-- Opening Marker --
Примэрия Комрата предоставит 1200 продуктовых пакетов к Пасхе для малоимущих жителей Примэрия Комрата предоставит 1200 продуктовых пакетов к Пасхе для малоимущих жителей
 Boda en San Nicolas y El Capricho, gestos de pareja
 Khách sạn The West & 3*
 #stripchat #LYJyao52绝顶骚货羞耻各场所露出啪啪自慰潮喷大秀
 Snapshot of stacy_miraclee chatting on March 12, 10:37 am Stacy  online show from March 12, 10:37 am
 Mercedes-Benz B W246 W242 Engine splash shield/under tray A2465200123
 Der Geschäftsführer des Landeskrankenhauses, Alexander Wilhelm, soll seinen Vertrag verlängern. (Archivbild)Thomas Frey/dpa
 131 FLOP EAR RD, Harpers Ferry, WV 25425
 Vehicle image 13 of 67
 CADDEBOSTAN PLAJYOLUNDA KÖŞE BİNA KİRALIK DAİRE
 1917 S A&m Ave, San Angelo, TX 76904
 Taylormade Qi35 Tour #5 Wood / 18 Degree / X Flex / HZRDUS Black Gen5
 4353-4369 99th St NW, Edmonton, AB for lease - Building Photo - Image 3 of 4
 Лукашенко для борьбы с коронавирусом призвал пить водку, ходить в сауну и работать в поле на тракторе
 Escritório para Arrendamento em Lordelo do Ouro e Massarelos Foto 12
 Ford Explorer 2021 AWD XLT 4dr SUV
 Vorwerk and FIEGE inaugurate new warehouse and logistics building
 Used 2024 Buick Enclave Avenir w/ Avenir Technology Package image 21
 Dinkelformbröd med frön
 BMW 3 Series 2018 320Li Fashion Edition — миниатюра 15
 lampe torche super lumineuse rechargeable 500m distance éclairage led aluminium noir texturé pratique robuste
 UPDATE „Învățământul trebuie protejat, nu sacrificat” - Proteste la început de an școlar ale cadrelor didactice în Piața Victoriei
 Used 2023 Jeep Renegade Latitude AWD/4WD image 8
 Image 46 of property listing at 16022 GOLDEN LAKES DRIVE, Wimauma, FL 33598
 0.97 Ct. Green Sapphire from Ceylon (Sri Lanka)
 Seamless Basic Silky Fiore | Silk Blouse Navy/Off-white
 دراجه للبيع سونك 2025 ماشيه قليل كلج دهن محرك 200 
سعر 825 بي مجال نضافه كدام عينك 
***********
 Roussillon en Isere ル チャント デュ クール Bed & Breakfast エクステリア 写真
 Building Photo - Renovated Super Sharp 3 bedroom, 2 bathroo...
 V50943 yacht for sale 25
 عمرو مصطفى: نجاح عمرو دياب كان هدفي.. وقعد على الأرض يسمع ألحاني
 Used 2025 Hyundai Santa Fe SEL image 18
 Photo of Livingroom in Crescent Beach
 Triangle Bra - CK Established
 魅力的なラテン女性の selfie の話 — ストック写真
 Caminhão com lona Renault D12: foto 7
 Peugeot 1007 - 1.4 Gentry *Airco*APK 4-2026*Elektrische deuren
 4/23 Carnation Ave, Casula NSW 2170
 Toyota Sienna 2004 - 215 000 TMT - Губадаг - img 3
-- Closing Marker --
[TASK TO CARRY OUT]
Rewrite the entries with every instance of "Used" changed to "Pre-owned", keeping everything else identical.

[TASK ANSWER]
Примэрия Комрата предоставит 1200 продуктовых пакетов к Пасхе для малоимущих жителей Примэрия Комрата предоставит 1200 продуктовых пакетов к Пасхе для малоимущих жителей
 Boda en San Nicolas y El Capricho, gestos de pareja
 Khách sạn The West & 3*
 #stripchat #LYJyao52绝顶骚货羞耻各场所露出啪啪自慰潮喷大秀
 Snapshot of stacy_miraclee chatting on March 12, 10:37 am Stacy  online show from March 12, 10:37 am
 Mercedes-Benz B W246 W242 Engine splash shield/under tray A2465200123
 Der Geschäftsführer des Landeskrankenhauses, Alexander Wilhelm, soll seinen Vertrag verlängern. (Archivbild)Thomas Frey/dpa
 131 FLOP EAR RD, Harpers Ferry, WV 25425
 Vehicle image 13 of 67
 CADDEBOSTAN PLAJYOLUNDA KÖŞE BİNA KİRALIK DAİRE
 1917 S A&m Ave, San Angelo, TX 76904
 Taylormade Qi35 Tour #5 Wood / 18 Degree / X Flex / HZRDUS Black Gen5
 4353-4369 99th St NW, Edmonton, AB for lease - Building Photo - Image 3 of 4
 Лукашенко для борьбы с коронавирусом призвал пить водку, ходить в сауну и работать в поле на тракторе
 Escritório para Arrendamento em Lordelo do Ouro e Massarelos Foto 12
 Ford Explorer 2021 AWD XLT 4dr SUV
 Vorwerk and FIEGE inaugurate new warehouse and logistics building
 Pre-owned 2024 Buick Enclave Avenir w/ Avenir Technology Package image 21
 Dinkelformbröd med frön
 BMW 3 Series 2018 320Li Fashion Edition — миниатюра 15
 lampe torche super lumineuse rechargeable 500m distance éclairage led aluminium noir texturé pratique robuste
 UPDATE „Învățământul trebuie protejat, nu sacrificat” - Proteste la început de an școlar ale cadrelor didactice în Piața Victoriei
 Pre-owned 2023 Jeep Renegade Latitude AWD/4WD image 8
 Image 46 of property listing at 16022 GOLDEN LAKES DRIVE, Wimauma, FL 33598
 0.97 Ct. Green Sapphire from Ceylon (Sri Lanka)
 Seamless Basic Silky Fiore | Silk Blouse Navy/Off-white
 دراجه للبيع سونك 2025 ماشيه قليل كلج دهن محرك 200 
سعر 825 بي مجال نضافه كدام عينك 
***********
 Roussillon en Isere ル チャント デュ クール Bed & Breakfast エクステリア 写真
 Building Photo - Renovated Super Sharp 3 bedroom, 2 bathroo...
 V50943 yacht for sale 25
 عمرو مصطفى: نجاح عمرو دياب كان هدفي.. وقعد على الأرض يسمع ألحاني
 Pre-owned 2025 Hyundai Santa Fe SEL image 18
 Photo of Livingroom in Crescent Beach
 Triangle Bra - CK Established
 魅力的なラテン女性の selfie の話 — ストック写真
 Caminhão com lona Renault D12: foto 7
 Peugeot 1007 - 1.4 Gentry *Airco*APK 4-2026*Elektrische deuren
 4/23 Carnation Ave, Casula NSW 2170
 Toyota Sienna 2004 - 215 000 TMT - Губадаг - img 3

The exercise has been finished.